DOCUMENT SECTION
---+---
FactForge – Open Data and News about People, Organizations and Locations

FactForge – Open Data and News about People, Organizations and Locations

FactForge.net is a hub of Linked Open Data (LOD) and news articles about people, organizations and locations. It includes more than 1 billion facts from popular datasets such as DBpedia, Geonames, Wordnet, the Panama Papers, etc., and ontologies such as the Financial Industry Business Ontology (FIBO). It also includes a live stream of news articles and metadata linking news to entities and concepts: about 2000 articles/day tagged by Ontotext’s Publishing platform.

FactFroge - linked open data about people, locations and organisations; and news articles

Explore FactForge

FactForge.net is a public service that offers free access to data represented as RDF graph. Applications can access the repository via a SPARQL end-point, and people can explore and query the data via the GraphDB Workbench. FactForge features some sample queries that demonstrate its unique capabilities for media monitoring of related entities and analysis of industry trends and company control patterns. The FactForge data resemble and extend BBC’s Dynamics Semantic Publishing use case.

FactForge can be used as a convenient RDF repository, tuned for efficient querying of several central LOD datasets. Some aspects of these datasets have been cleaned up and complemented to allow for more efficient usage, for example, the industry classification of companies and the organization control relationships in DBPedia. This is illustrated by query F08: Most popular companies per industry, including children where one can change dbr:Automotive to dbr:Entertainment or any other sector.

FactForge is unique in offering reasoning with big open data. Users can choose whether they want their queries to “see” only the explicit statements or also all the implicit facts, inferred when interpreting the ontologies and the datasets with respect to the semantics of OWL 2 RL. The service implements the semantics of the owl:sameAs mappings, which is only possible at this scale because of GraphDB’s inference optimizations. In this way, for instance, someone can query facts from Geonames, using the DBPedia identifiers of the locations, as demonstrated in F02: Big Cities in Eastern Europe.

Thе new generation of FactForge was released in December 2016. While it shares a lot with the first generation of FactForge service, there are also major differences, as described below. For convenience, Ontotext also maintains the old service.
---+---
SOURCE EXCERPT

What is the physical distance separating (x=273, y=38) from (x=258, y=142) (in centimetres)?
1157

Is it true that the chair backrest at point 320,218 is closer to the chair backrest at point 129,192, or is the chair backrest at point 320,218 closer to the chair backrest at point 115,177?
---+---
EXERCISE TASKS
A - Please write out the passage of the FactForge description starting with "FactForge.net is a hub" and going on through "Ontotext’s Publishing platform.".
B - In the FactForge description, in what month and year was the new generation of FactForge released?
C - Extend the FactForge description with the text that would follow its final sentence.

RESULTS IN ORDER
A -
FactForge.net is a hub of Linked Open Data (LOD) and news articles about people, organizations and locations. It includes more than 1 billion facts from popular datasets such as DBpedia, Geonames, Wordnet, the Panama Papers, etc., and ontologies such as the Financial Industry Business Ontology (FIBO). It also includes a live stream of news articles and metadata linking news to entities and concepts: about 2000 articles/day tagged by Ontotext’s Publishing platform.

B - December 2016

C -
Access, Exploration and Querying

FactForge represents a large scale public demonstrator of many of GraphDB‘s advanced features: reasoning, geo-spatial indexing, RDFRank, full-text search connectors and owl:sameAs optimization. The service is available at http://factforge.net.

FactForge benefits from the GraphDB Workbench with its URI auto-suggest available for resource exploration and in the SPARQL editor; it is activated by with Ctrl-Space or Cmd-Space. Its Class hierarchy diagram is indispensable when exploring a repository with over 1400 classes while the Class relationships diagram makes it easier to understand the major patterns of relationships.

Applications can access FactForge via SPARQL Protocol at http://factforge.net/repositories/ff-news. This is also the service address to be used for federated SPARQL queries. SPARQL Protocol (popular as “SPARQL end-point”) allows applications to remotely query and update an RDF repository over HTTP. It represents a REST style application programming interface (API).

Datasets and Ontologies

FactForge loads several LOD datasets in a single GraphDB repository. As described in the next section, cleanup and other corrections are applied to some of these datasets and ontologies.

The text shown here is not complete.